Estratto della fonte:
------------------------------------------------

Il
volto dell'Islam che l'Occidente non vuole guardare
di Arianna Capuani
Ideazione
di marzo-aprile 2006
Islam e Occidente
AA.VV.
Liberilibri, Macerata, 2005
pp. 136, € 12
Quando
l’11 settembre del 2001 due aerei si schiantarono contro le Torri
Gemelle, il mondo fu colto impreparato. Non soltanto a comprendere la
natura di un terrorismo mai così audace, ma anche solo a definire
correttamente le identità storiche che sottendono a Islam e Occidente.
Abbiamo avuto, e continuiamo ad avere risposte insufficienti, quando non
sono caratterizzate da un “odio di sé” preoccupante.
La spiegazione che va per la maggiore sostiene che l’Occidente è
la vera causa dell’odio scatenato contro di esso, per via della
sua vocazione intrinsecamente coloniale e predatoria. Se si vuole andare
più a fondo evitando un facile determinismo, allora i saggi contenuti
in Islam e Occidente, atti di un convegno del cidas tenutosi tra il 6
e il 7 novembre 2004 a Torino, possono aiutare a fare luce su un rapporto
tra culture storicamente conflittuale e ultimamente declinatosi in modo
così violento.

------------------------------------------------

Consegne:
(a) Secondo la recensione, per quale motivo la spiegazione più diffusa considera l'Occidente la vera causa dell'odio scatenato contro di esso? Risponda in una o due frasi.
(b) Nella recensione, riscriva tutto il passo da "Abbiamo avuto, e" giù fino a "così violento.", cambiando "convegno" in "simposio".
(c) Riassuma la recensione in due frasi.
Le righe riportate in questa sezione non sono necessarie per lo svolgimento.

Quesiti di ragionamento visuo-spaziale

------------------------------------------------

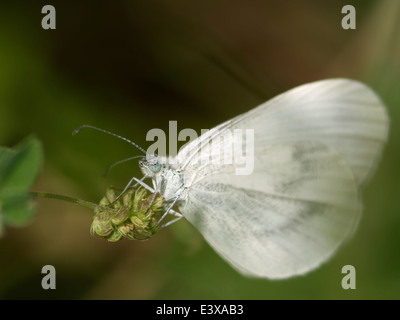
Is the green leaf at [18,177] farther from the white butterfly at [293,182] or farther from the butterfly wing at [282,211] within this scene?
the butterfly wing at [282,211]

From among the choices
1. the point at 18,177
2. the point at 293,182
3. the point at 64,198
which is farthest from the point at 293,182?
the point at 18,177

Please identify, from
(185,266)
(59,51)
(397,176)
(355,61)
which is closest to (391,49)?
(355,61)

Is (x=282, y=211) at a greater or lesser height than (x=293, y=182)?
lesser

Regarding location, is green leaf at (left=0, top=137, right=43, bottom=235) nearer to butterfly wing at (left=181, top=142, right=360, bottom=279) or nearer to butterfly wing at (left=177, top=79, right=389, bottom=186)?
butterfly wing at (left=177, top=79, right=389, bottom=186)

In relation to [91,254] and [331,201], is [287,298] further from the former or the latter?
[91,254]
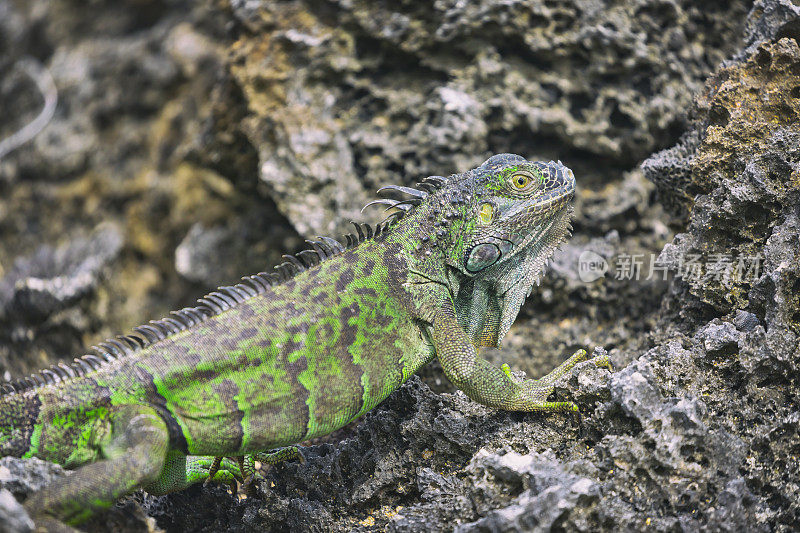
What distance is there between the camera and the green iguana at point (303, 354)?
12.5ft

------------------------------------------------

Soluzioni degli esercizi:
(a) Secondo la spiegazione che va per la maggiore, l'Occidente è la vera causa dell'odio scatenato contro di esso per via della sua vocazione intrinsecamente coloniale e predatoria.

(b)
Abbiamo avuto, e continuiamo ad avere risposte insufficienti, quando non
sono caratterizzate da un “odio di sé” preoccupante.
La spiegazione che va per la maggiore sostiene che l’Occidente è
la vera causa dell’odio scatenato contro di esso, per via della
sua vocazione intrinsecamente coloniale e predatoria. Se si vuole andare
più a fondo evitando un facile determinismo, allora i saggi contenuti
in Islam e Occidente, atti di un simposio del cidas tenutosi tra il 6
e il 7 novembre 2004 a Torino, possono aiutare a fare luce su un rapporto
tra culture storicamente conflittuale e ultimamente declinatosi in modo
così violento.

(c) Dopo l'11 settembre 2001 il mondo si è trovato impreparato sia a comprendere un terrorismo mai così audace sia a definire correttamente le identità storiche di Islam e Occidente, e le risposte date restano insufficienti, talvolta segnate da un preoccupante "odio di sé". Per andare più a fondo della spiegazione più diffusa, che attribuisce all'Occidente la colpa dell'odio per la sua vocazione coloniale e predatoria, i saggi di Islam e Occidente, atti di un convegno del cidas tenutosi a Torino nel novembre 2004, possono aiutare a fare luce su un rapporto tra culture storicamente conflittuale.